* _CONSEGNA_
Trascrivi parola per parola tutti i record riportati qui sotto, omettendo le immagini.

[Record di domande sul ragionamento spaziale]

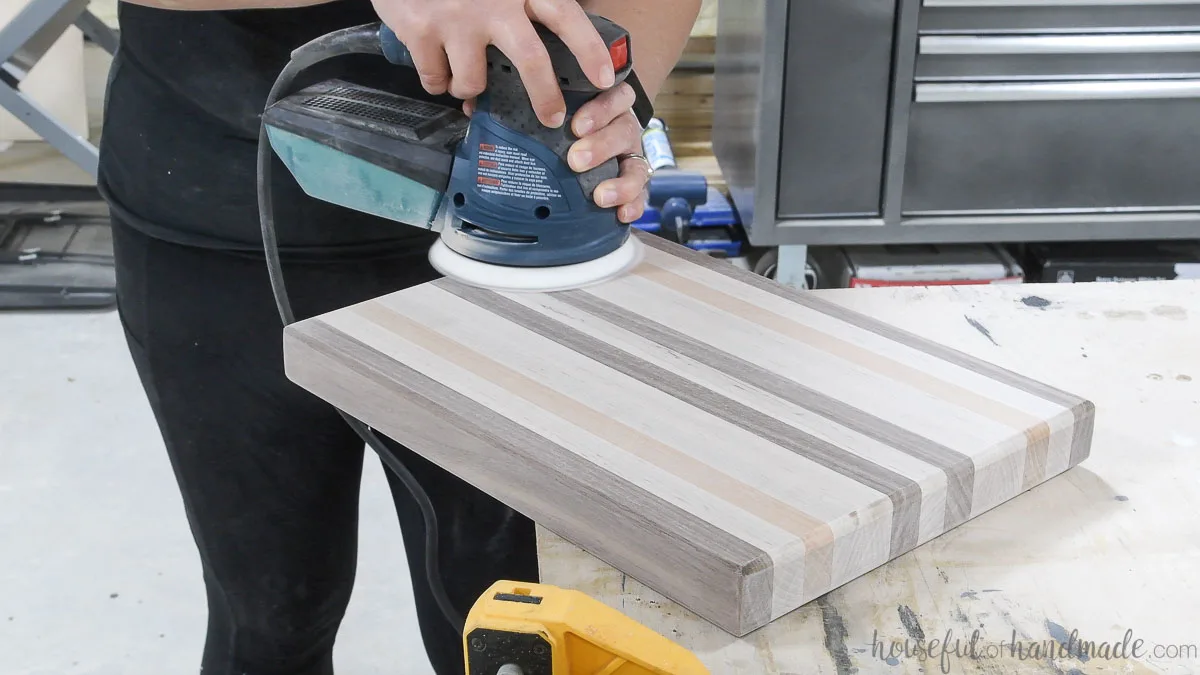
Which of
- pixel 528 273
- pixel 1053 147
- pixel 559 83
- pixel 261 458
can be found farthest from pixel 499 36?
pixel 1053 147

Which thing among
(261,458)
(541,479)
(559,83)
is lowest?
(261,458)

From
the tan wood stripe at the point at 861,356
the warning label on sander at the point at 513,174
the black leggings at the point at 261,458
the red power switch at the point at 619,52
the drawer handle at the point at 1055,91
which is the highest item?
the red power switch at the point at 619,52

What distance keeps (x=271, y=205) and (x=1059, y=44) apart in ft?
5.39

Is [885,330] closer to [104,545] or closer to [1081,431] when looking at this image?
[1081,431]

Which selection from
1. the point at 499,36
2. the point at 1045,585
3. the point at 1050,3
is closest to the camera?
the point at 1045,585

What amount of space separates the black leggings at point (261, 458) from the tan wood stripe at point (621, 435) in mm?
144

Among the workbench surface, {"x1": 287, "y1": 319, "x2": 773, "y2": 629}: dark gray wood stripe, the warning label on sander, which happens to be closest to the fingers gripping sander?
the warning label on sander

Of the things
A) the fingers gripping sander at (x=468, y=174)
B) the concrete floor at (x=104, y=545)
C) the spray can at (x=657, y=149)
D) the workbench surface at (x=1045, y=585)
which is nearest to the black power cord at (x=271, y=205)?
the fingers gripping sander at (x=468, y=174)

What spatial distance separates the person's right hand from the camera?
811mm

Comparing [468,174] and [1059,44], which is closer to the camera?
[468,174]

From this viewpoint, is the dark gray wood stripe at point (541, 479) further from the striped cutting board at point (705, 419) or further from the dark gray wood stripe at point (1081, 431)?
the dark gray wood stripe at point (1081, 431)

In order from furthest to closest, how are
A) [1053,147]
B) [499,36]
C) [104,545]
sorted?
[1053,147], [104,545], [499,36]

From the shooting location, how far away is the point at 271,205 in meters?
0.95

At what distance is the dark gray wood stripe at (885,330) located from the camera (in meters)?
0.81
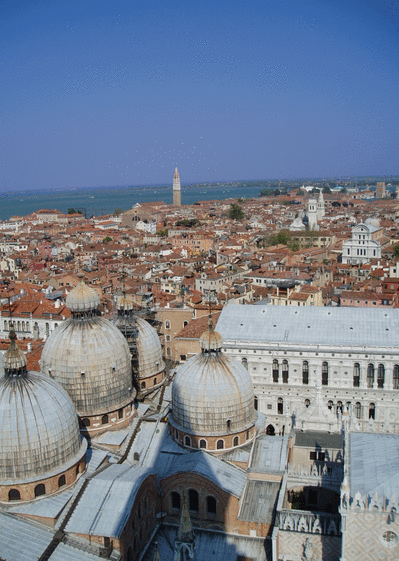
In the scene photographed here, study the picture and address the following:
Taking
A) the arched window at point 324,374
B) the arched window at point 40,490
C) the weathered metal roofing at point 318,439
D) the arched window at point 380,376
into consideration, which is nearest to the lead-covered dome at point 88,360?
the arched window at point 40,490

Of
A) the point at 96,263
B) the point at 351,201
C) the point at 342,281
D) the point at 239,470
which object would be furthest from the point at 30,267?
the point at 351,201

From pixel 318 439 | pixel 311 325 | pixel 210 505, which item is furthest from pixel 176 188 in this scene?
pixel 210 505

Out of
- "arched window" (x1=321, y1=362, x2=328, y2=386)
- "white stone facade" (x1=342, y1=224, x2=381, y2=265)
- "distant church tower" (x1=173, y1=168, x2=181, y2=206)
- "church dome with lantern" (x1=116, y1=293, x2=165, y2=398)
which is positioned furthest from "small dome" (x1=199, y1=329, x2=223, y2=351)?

* _SOLUZIONE_
Which of
- pixel 528 273
- pixel 1053 147
- pixel 559 83
- pixel 261 458
can be found farthest from pixel 499 36?
pixel 1053 147

Which thing among
(261,458)
(541,479)
(559,83)
is lowest?
(261,458)

From
the tan wood stripe at the point at 861,356
the warning label on sander at the point at 513,174
the black leggings at the point at 261,458
the red power switch at the point at 619,52
the drawer handle at the point at 1055,91
which is the highest item?
the red power switch at the point at 619,52

What distance keeps (x=271, y=205) and (x=1059, y=44) apart in ft?
5.39

Is [885,330] closer to [104,545] or closer to [1081,431] when looking at this image?
[1081,431]

Which selection from
1. the point at 499,36
2. the point at 1045,585
3. the point at 1050,3
is closest to the camera?
the point at 1045,585

What amount of space separates the black leggings at point (261, 458) from the tan wood stripe at point (621, 435) in mm?
144

Among the workbench surface, {"x1": 287, "y1": 319, "x2": 773, "y2": 629}: dark gray wood stripe, the warning label on sander, which happens to be closest to the fingers gripping sander?
the warning label on sander

Of the things
A) the fingers gripping sander at (x=468, y=174)
B) the concrete floor at (x=104, y=545)
C) the spray can at (x=657, y=149)
D) the workbench surface at (x=1045, y=585)
which is nearest to the black power cord at (x=271, y=205)?
the fingers gripping sander at (x=468, y=174)

What spatial distance separates the person's right hand from the camera?
811mm

Comparing [468,174] and [1059,44], which is closer to the camera?
[468,174]

From this viewpoint, is the dark gray wood stripe at point (541, 479) further from the striped cutting board at point (705, 419) or further from the dark gray wood stripe at point (1081, 431)?
the dark gray wood stripe at point (1081, 431)

In order from furthest to closest, how are
A) [1053,147]
B) [499,36]
C) [104,545]
sorted?
[1053,147], [104,545], [499,36]

From the shooting location, how far away is the point at 271,205 in meters?
0.95

At what distance is the dark gray wood stripe at (885,330) located from the camera (in meters)?
0.81
In the scene photographed here, study the picture and address the following:
Taking
A) the arched window at point 324,374
B) the arched window at point 40,490
C) the weathered metal roofing at point 318,439
D) the arched window at point 380,376
into consideration, which is nearest to the lead-covered dome at point 88,360?
the arched window at point 40,490

Of
A) the point at 96,263
B) the point at 351,201
C) the point at 342,281
D) the point at 239,470
which object would be furthest from the point at 30,267?
the point at 351,201

From pixel 318 439 | pixel 311 325 | pixel 210 505, which item is furthest from pixel 176 188 in this scene?
pixel 210 505

Out of
- "arched window" (x1=321, y1=362, x2=328, y2=386)
- "white stone facade" (x1=342, y1=224, x2=381, y2=265)
- "distant church tower" (x1=173, y1=168, x2=181, y2=206)
- "church dome with lantern" (x1=116, y1=293, x2=165, y2=398)
which is positioned furthest from "small dome" (x1=199, y1=329, x2=223, y2=351)?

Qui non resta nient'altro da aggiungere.